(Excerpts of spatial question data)
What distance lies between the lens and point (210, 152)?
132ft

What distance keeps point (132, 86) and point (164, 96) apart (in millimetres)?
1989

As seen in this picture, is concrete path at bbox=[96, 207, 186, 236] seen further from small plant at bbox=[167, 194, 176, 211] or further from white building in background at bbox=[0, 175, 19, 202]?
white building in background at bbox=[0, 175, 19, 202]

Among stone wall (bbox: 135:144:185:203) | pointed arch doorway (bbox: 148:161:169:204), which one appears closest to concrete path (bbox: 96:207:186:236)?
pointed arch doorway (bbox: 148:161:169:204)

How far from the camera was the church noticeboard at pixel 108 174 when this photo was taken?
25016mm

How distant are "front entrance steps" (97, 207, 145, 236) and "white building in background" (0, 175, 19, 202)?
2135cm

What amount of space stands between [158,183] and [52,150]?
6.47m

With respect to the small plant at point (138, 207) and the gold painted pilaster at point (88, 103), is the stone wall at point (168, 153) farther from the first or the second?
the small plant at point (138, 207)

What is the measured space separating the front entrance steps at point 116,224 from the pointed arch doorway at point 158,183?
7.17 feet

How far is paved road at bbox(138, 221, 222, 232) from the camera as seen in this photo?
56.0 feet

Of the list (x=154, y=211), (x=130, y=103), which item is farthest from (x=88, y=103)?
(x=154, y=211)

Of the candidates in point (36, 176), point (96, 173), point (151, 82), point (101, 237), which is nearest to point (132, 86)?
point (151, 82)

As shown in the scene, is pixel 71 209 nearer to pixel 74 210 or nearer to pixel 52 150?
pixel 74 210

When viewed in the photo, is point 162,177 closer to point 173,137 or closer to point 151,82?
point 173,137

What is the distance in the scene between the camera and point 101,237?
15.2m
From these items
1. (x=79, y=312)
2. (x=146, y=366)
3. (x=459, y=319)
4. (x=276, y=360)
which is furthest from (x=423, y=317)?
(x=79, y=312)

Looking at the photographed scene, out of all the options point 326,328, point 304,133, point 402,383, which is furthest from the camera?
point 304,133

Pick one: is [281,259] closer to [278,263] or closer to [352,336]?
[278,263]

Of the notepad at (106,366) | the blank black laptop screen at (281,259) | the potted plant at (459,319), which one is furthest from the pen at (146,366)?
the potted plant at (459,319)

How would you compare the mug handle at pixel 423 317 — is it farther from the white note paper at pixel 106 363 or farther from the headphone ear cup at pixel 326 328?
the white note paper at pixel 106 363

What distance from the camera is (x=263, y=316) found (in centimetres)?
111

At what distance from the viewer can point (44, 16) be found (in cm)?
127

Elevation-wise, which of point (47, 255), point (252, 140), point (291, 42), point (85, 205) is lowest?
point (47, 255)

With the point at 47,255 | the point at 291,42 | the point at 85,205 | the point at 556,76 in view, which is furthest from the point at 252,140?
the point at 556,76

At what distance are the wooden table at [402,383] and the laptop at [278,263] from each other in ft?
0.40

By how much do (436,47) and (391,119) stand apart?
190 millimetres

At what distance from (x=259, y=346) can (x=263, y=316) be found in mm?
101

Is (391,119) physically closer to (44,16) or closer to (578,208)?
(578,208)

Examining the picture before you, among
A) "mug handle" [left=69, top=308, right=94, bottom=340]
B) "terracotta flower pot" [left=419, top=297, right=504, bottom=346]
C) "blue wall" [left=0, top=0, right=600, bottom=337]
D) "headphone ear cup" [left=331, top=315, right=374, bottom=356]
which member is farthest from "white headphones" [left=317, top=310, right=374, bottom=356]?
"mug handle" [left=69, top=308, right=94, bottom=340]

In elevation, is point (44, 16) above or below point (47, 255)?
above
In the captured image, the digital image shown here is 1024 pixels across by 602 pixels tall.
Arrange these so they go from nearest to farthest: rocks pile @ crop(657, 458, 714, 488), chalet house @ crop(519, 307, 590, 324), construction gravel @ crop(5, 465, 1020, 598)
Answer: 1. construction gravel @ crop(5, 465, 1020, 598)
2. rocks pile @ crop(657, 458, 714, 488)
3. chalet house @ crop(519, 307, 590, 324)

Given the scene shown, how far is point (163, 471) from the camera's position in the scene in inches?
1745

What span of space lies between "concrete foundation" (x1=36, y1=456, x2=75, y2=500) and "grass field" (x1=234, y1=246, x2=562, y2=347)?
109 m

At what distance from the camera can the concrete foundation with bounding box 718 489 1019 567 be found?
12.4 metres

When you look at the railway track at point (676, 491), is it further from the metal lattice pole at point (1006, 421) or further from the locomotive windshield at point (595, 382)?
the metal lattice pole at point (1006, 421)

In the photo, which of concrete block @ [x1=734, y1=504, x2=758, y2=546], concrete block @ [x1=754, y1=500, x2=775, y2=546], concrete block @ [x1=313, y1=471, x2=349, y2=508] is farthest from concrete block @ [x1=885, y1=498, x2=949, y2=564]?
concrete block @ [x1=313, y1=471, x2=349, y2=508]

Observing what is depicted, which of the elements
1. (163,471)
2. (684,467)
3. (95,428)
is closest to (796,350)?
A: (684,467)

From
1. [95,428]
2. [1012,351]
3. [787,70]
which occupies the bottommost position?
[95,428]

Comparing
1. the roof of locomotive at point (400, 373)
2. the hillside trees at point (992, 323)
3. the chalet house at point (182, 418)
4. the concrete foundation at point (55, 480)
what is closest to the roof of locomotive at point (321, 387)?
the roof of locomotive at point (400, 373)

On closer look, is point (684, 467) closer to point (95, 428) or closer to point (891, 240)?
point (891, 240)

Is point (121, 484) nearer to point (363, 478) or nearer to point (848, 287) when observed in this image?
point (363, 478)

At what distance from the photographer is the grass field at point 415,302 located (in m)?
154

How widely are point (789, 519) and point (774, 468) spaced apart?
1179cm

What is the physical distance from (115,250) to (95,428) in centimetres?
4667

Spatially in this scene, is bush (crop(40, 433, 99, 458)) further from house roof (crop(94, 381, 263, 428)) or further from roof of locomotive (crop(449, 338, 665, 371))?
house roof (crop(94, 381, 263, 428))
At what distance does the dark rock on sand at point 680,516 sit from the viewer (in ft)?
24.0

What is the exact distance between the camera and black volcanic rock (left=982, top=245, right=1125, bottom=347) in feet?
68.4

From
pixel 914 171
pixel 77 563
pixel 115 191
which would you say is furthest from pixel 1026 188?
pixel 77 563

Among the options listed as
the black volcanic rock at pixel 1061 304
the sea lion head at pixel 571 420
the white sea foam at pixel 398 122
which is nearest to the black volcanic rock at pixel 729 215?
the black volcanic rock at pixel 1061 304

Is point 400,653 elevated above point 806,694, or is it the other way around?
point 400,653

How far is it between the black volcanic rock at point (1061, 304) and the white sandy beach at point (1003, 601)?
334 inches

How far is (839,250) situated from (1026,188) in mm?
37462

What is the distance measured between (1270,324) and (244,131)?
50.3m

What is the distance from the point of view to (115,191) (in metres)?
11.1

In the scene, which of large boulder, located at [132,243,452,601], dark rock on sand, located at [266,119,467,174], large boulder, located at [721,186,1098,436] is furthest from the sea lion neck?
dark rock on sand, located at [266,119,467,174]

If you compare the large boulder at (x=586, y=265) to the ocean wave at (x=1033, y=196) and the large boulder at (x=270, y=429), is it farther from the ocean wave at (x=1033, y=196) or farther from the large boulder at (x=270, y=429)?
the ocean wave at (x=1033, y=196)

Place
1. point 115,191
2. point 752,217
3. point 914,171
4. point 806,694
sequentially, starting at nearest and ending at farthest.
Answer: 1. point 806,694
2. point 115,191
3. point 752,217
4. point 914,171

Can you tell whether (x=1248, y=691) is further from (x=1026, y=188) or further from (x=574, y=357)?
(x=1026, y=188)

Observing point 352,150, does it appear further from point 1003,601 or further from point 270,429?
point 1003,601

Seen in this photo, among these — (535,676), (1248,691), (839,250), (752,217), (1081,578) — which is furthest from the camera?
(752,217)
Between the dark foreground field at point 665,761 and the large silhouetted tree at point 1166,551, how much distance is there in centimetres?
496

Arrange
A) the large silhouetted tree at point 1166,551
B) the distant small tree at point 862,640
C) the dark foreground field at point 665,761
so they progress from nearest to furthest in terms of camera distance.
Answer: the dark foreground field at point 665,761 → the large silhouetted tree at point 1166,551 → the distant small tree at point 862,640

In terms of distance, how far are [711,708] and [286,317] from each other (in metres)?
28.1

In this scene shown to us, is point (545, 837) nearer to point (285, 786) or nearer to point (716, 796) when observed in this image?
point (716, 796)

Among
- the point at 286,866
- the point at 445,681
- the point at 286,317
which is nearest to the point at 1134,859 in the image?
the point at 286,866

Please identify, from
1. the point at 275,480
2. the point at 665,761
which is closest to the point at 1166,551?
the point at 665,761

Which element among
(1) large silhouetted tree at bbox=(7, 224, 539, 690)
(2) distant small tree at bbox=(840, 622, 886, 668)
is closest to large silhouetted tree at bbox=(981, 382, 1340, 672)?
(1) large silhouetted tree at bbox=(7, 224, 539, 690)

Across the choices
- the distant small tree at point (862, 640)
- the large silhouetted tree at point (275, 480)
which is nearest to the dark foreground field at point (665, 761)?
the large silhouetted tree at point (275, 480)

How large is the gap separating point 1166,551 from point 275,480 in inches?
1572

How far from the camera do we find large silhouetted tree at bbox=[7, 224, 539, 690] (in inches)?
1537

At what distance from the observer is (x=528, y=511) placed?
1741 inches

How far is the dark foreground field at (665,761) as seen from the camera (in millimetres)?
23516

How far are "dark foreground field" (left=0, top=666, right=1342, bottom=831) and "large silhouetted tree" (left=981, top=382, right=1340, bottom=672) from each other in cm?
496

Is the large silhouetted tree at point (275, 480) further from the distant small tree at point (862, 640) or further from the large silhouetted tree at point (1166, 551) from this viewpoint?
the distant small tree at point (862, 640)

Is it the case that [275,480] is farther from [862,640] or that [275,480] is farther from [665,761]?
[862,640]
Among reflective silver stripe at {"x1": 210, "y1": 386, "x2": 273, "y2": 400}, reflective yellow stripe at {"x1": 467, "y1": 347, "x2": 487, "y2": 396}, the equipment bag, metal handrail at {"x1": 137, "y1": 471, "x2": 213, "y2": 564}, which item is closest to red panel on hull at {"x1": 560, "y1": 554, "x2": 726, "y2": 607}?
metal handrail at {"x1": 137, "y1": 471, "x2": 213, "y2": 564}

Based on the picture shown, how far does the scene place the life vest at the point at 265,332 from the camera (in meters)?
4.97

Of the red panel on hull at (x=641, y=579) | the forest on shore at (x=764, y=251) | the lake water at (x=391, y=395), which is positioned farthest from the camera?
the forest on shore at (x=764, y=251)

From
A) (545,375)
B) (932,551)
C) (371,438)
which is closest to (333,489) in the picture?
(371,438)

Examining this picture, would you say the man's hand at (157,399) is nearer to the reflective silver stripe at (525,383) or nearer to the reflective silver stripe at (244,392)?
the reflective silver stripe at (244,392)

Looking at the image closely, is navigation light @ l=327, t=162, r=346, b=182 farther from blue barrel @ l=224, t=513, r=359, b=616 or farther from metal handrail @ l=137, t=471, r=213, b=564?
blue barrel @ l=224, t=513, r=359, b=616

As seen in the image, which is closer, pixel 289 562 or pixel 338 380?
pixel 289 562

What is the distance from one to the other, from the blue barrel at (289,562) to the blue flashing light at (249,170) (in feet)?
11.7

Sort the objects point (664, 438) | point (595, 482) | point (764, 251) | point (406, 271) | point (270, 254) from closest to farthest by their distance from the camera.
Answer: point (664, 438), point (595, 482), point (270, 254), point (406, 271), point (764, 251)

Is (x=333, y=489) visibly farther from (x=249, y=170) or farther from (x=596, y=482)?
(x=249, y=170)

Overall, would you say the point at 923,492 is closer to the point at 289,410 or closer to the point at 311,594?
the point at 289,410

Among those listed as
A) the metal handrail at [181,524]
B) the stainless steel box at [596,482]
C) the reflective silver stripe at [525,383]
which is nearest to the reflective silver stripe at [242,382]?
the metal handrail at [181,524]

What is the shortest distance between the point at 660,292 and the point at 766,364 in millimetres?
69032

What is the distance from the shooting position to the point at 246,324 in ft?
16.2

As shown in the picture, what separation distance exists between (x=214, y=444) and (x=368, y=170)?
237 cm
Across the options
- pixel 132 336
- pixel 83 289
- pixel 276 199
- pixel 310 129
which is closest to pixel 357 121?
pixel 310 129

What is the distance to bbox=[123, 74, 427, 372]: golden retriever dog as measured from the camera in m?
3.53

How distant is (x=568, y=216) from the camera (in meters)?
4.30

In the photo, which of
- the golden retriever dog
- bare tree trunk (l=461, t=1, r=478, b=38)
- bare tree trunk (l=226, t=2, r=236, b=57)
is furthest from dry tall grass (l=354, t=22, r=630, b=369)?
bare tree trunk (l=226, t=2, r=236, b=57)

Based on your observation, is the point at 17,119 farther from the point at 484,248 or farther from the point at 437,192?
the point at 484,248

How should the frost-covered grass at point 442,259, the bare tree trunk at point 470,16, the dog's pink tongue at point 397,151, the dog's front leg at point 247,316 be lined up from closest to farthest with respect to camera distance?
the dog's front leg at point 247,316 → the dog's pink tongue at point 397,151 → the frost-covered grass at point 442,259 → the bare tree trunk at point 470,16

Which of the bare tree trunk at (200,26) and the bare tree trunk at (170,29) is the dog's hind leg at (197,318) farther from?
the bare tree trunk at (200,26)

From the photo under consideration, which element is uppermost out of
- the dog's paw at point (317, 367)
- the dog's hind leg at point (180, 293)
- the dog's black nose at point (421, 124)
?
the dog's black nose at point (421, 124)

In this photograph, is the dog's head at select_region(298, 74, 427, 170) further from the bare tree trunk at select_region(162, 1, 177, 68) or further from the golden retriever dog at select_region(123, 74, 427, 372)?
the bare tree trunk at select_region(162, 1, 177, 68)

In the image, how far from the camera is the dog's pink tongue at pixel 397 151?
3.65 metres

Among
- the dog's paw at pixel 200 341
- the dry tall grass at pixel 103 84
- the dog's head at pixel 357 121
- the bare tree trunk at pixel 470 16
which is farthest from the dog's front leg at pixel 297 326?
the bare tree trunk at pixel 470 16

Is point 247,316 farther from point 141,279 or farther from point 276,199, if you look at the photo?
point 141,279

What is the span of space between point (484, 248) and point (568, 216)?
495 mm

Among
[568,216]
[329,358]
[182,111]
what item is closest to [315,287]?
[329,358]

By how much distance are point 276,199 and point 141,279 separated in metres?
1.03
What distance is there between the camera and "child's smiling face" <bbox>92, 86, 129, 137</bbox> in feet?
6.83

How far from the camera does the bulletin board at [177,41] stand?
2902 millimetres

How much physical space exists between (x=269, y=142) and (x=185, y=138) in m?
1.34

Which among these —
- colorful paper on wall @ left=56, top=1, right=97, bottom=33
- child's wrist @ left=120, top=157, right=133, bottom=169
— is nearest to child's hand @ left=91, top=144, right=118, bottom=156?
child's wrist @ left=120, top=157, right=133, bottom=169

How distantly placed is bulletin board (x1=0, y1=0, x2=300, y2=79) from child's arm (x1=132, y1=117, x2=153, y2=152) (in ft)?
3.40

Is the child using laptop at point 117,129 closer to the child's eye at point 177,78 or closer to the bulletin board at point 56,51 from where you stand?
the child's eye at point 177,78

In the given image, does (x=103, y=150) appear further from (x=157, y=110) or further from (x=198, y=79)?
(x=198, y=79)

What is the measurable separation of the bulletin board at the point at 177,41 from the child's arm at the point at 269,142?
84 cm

Short problem =>
Reproduce, exactly and with nothing added, the lines from the one that includes "What distance is" through the last line of the material.

Written response =>
What distance is there between the camera and "child's smiling face" <bbox>92, 86, 129, 137</bbox> in feet?
6.83

How far from the camera does the bulletin board at [177,41] stand?
2902 millimetres

How much physical space exists between (x=269, y=142) and (x=185, y=138) in m?
1.34

Which among these —
- colorful paper on wall @ left=56, top=1, right=97, bottom=33
- child's wrist @ left=120, top=157, right=133, bottom=169
— is nearest to child's hand @ left=91, top=144, right=118, bottom=156?
child's wrist @ left=120, top=157, right=133, bottom=169

How distantly placed is bulletin board (x1=0, y1=0, x2=300, y2=79) from child's arm (x1=132, y1=117, x2=153, y2=152) (in ft)?
3.40

Is the child using laptop at point 117,129 closer to the child's eye at point 177,78 or closer to the bulletin board at point 56,51 from where you stand?
the child's eye at point 177,78

In the given image, does (x=103, y=150) appear further from (x=157, y=110) or further from (x=198, y=79)?
(x=198, y=79)

What is the measurable separation of the bulletin board at the point at 177,41 from the child's arm at the point at 269,142?
84 cm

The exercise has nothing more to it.